Spatial question entries

————

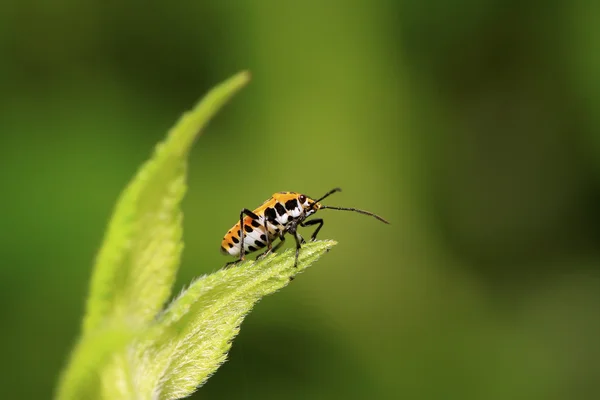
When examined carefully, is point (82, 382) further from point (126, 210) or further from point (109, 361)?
point (126, 210)

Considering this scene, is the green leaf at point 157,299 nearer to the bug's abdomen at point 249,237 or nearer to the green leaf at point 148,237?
the green leaf at point 148,237

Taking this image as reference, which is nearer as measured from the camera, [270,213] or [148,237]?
[148,237]

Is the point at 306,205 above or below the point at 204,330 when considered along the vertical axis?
above

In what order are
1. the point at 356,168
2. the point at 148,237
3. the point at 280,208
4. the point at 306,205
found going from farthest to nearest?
1. the point at 356,168
2. the point at 306,205
3. the point at 280,208
4. the point at 148,237

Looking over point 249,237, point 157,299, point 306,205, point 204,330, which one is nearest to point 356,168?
point 306,205

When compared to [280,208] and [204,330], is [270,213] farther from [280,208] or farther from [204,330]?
[204,330]

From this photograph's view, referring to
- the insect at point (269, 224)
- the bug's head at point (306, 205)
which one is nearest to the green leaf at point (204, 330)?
the insect at point (269, 224)

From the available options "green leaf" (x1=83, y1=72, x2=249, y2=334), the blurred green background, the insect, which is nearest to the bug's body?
the insect
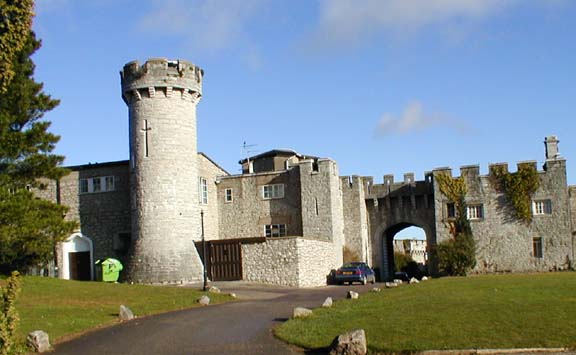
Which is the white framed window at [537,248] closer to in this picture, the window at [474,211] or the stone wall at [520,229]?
the stone wall at [520,229]

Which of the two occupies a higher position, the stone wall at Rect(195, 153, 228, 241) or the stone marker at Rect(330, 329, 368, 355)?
the stone wall at Rect(195, 153, 228, 241)

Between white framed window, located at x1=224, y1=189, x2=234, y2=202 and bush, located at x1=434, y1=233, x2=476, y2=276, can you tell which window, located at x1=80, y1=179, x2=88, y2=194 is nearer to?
white framed window, located at x1=224, y1=189, x2=234, y2=202

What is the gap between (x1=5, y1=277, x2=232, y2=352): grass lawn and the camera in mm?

————

**What to produce**
Copy each line above precisely, dropping the pictures.

**Output of the exercise**
When examined carefully, is point (82, 382) further from point (126, 210) or further from point (109, 361)?
point (126, 210)

Considering this scene, is the green leaf at point 157,299 nearer to the bug's abdomen at point 249,237 or nearer to the green leaf at point 148,237?
the green leaf at point 148,237

Taking this image as reference, which is nearer as measured from the camera, [270,213] or [148,237]?
[148,237]

Is the point at 306,205 above or below the point at 204,330 when considered along the vertical axis?
above

In what order are
1. the point at 356,168
2. the point at 148,237
3. the point at 280,208
4. the point at 306,205
found going from farthest to nearest?
1. the point at 356,168
2. the point at 306,205
3. the point at 280,208
4. the point at 148,237

Looking over point 249,237, point 157,299, point 306,205, point 204,330, which one is nearest to point 356,168?
point 306,205

When compared to [280,208] and [204,330], is [270,213] farther from [280,208] or farther from [204,330]?
[204,330]

From this photograph's view, referring to
- the insect at point (269, 224)
- the bug's head at point (306, 205)
which one is nearest to the green leaf at point (204, 330)?
the insect at point (269, 224)

From the available options "green leaf" (x1=83, y1=72, x2=249, y2=334), the blurred green background, the insect, which is nearest to the bug's body?
the insect
Which is the white framed window at [537,248] closer to in this picture, the window at [474,211] or the stone wall at [520,229]?
the stone wall at [520,229]

Which of the two occupies a higher position, the stone wall at Rect(195, 153, 228, 241) or the stone marker at Rect(330, 329, 368, 355)?
the stone wall at Rect(195, 153, 228, 241)

Between white framed window, located at x1=224, y1=189, x2=234, y2=202 and bush, located at x1=434, y1=233, x2=476, y2=276, can you tell which window, located at x1=80, y1=179, x2=88, y2=194 is nearer to?
white framed window, located at x1=224, y1=189, x2=234, y2=202

What is the gap between (x1=5, y1=277, x2=232, y2=352): grass lawn and the camera in mm?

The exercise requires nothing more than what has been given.